/Cattle_SV_Catalog

GNU General Public License v3.0GPL-3.0

Cattle_SV_Catalog

Structural variants (SVs) are large genomic alterations of 50 bp or more. Previous trials were made to develop catalogs of bovine SVs. However, these trials are limited by the low precision of short-read variant callers or the prohibitive cost of long-read sequencing. The Great Genotyper (GG) provides unpreceded opportunity to genotype SVs in thousands of SRA publicly available datasets with high precision.

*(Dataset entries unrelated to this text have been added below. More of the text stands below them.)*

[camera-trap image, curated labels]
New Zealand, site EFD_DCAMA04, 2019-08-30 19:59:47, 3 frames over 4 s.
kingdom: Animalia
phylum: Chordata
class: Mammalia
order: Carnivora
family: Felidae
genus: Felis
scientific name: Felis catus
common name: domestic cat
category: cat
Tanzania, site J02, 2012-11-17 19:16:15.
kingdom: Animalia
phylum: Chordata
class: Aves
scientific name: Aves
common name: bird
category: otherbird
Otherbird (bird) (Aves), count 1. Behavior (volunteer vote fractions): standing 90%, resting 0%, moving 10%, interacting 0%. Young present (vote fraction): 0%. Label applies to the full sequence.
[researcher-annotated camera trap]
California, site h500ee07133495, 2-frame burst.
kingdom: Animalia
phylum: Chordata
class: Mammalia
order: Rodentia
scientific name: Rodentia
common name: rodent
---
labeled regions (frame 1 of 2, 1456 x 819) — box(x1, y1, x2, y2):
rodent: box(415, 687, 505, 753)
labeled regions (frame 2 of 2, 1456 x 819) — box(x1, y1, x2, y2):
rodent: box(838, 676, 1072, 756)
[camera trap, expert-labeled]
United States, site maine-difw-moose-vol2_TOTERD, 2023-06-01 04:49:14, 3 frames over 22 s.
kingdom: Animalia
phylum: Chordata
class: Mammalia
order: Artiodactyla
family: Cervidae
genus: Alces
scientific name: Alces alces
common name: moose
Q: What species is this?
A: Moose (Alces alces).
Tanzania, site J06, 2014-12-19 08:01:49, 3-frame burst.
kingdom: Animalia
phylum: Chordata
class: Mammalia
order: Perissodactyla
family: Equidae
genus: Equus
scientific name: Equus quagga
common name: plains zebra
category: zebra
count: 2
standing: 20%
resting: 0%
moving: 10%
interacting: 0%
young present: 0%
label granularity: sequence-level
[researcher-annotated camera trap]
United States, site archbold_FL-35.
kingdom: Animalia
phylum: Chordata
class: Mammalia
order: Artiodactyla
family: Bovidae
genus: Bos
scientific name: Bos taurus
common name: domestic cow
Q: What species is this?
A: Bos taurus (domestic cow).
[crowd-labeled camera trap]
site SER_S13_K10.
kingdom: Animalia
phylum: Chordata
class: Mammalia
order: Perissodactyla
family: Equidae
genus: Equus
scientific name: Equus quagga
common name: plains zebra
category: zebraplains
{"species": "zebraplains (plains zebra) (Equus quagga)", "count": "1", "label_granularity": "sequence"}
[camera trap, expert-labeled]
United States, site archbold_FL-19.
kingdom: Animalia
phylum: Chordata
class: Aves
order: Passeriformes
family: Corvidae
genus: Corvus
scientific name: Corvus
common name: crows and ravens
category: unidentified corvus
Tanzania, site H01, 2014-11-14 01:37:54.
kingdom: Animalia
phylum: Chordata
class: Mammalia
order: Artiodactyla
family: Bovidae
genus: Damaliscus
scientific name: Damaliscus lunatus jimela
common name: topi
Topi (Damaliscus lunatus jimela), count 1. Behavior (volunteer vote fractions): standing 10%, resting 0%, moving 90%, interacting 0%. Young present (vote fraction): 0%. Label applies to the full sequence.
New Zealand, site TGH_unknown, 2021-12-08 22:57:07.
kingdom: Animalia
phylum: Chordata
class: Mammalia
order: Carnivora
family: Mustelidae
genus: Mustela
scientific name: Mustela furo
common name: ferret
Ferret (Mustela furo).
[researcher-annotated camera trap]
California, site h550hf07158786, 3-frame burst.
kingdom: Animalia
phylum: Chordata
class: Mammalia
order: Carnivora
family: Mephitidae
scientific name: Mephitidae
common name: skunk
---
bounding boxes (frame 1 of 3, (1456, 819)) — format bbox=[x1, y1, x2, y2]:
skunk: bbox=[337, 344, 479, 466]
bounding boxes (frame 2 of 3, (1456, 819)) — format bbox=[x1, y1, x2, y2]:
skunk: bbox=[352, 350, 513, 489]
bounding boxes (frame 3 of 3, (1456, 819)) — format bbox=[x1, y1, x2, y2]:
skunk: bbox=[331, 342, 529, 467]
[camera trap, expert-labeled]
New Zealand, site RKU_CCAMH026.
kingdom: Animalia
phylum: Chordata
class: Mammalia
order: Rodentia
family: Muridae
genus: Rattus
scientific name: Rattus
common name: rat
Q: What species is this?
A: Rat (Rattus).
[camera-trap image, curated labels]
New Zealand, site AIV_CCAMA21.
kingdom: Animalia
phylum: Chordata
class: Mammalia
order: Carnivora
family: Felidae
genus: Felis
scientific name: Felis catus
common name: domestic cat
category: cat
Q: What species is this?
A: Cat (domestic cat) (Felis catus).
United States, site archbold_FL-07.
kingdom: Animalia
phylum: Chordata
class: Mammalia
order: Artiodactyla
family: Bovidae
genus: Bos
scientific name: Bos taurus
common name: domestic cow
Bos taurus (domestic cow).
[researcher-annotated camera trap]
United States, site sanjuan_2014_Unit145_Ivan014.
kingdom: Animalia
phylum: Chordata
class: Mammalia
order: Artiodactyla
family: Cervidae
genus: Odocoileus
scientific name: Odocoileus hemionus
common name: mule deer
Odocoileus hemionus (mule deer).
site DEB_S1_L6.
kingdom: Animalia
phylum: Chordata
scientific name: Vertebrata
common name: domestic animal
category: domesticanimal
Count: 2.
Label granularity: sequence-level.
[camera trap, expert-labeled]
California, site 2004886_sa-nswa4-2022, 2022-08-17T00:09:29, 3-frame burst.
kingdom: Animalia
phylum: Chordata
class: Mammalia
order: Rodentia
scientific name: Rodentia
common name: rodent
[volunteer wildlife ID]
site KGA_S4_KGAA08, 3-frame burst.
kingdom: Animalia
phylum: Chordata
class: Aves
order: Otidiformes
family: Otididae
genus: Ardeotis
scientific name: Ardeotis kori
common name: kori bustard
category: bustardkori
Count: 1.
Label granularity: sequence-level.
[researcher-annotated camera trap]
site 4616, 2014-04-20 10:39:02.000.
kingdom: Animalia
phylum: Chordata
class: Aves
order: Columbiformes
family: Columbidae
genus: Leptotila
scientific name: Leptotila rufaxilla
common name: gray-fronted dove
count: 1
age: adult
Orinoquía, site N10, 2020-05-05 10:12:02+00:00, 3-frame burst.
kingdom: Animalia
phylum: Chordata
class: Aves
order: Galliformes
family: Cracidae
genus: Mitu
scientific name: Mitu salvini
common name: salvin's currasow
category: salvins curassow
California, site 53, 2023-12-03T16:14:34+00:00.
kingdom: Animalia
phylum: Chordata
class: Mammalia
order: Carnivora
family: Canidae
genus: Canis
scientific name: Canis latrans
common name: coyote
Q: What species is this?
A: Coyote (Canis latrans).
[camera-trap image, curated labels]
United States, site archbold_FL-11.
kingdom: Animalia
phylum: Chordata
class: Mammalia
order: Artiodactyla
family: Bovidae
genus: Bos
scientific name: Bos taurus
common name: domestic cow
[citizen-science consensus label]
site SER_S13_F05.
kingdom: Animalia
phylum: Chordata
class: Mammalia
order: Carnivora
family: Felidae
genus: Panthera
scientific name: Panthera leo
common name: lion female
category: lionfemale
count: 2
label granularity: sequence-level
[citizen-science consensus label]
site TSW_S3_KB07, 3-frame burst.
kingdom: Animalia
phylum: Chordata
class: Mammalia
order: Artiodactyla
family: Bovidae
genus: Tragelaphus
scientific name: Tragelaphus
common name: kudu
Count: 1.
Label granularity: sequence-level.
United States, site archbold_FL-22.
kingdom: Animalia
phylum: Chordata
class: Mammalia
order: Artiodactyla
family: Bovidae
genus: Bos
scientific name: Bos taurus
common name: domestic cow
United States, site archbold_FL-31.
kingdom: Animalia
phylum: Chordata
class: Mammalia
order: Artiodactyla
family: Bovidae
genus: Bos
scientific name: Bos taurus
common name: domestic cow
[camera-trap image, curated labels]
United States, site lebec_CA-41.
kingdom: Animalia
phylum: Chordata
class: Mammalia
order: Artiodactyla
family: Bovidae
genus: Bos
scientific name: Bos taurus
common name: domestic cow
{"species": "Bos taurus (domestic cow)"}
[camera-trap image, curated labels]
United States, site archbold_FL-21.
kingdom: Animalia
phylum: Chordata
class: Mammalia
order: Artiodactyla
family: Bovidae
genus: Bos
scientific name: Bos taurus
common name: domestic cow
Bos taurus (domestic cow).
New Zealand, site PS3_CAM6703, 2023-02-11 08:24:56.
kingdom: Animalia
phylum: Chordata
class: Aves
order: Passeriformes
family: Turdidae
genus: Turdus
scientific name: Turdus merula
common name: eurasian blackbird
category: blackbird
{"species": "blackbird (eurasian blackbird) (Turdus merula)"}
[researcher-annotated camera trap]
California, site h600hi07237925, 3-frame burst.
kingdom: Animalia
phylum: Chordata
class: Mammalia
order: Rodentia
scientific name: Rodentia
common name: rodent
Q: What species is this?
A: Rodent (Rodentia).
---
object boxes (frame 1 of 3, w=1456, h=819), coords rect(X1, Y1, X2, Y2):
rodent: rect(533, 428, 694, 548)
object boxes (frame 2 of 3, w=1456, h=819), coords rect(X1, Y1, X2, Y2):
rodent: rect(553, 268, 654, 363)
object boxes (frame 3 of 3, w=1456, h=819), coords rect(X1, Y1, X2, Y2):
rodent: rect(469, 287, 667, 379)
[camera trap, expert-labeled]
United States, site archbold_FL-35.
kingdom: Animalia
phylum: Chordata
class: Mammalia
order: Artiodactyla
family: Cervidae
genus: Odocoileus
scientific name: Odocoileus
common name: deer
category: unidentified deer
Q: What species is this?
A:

With such large population, we can identify common variants that are likely in associations with key agricultural traits. In this work, GG was used to construct an efficient index of 1,103 SRA samples from ~ 80 bovine breeds. The index can genotype millions of variants in few hours. As a proof of principle, we used the index to genotype 1.4 million SVs from multiple sources as well as 84M SNVs from Ensemble. We successfully identified 175k common SVs with a minor allele frequency (MAF) greater than 0.05. These SVs intersect with 15K genes and 26K transcripts, with approximately 4.6K of these variants potentially having a significant impact on gene function. Our work is not only providing a catalog that outperforms previous attempts but also includes sharing the GG index to enable rapid and accurate calculation of population allele frequencies for any new list of variants.

Data Download

The final annotated catalog can be downloaded from

https://farm.cse.ucdavis.edu/~mshokrof/cattle_sv_catalog/annotated_catalog.vcf.gz

The Great Genotyper

The great genotyper index to genotype any list of variants in 1103 SRA samples can be downloaded from the following link.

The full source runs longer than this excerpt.